The answer must be the lines from the one that holds "Life After Life" through the final line of the data, copied exactly, with no pictures.
*** Information supplied Section Begins ***
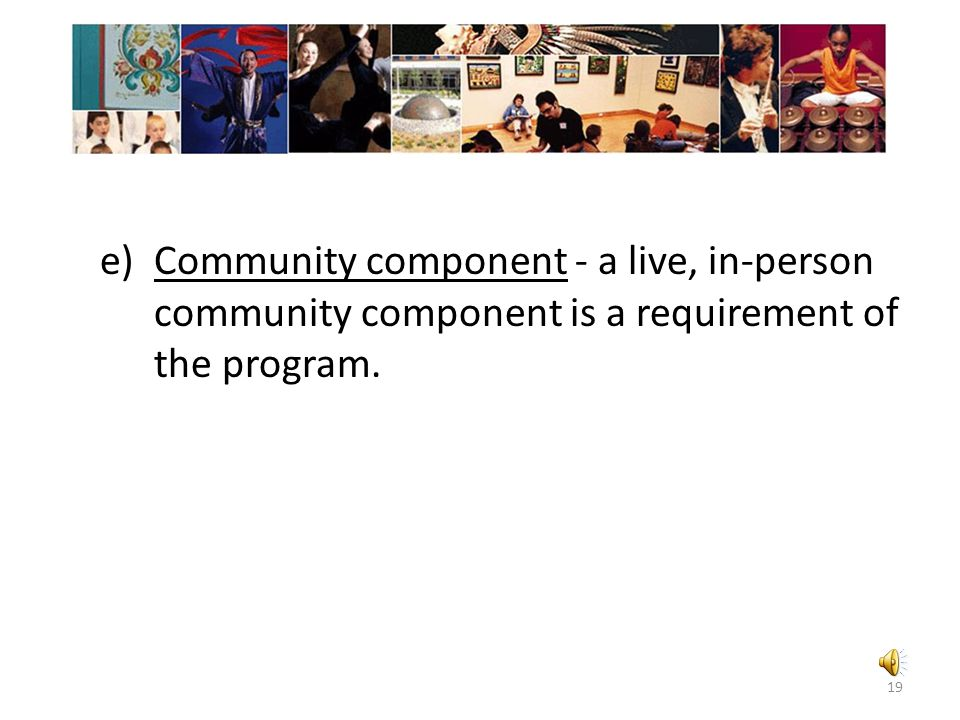 Community component - a live, in-person community component is a requirement of the program.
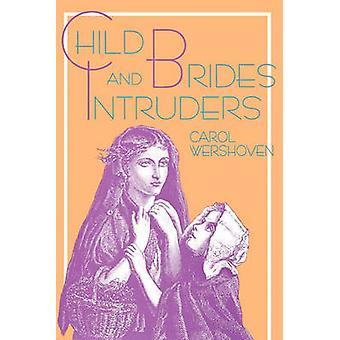 Child Brides amp Intruders by Wershoven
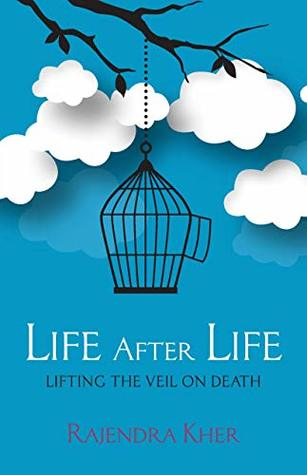 Life After Life - Lifting the Veil on Death by Rajendra Kher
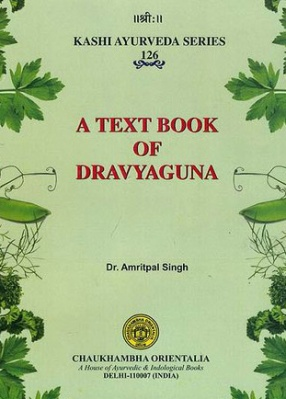A Text Book of Dravyaguna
*** Information supplied Section Ends ***
- Exercise response:
 Life After Life - Lifting the Veil on Death by Rajendra Kher
A Text Book of Dravyaguna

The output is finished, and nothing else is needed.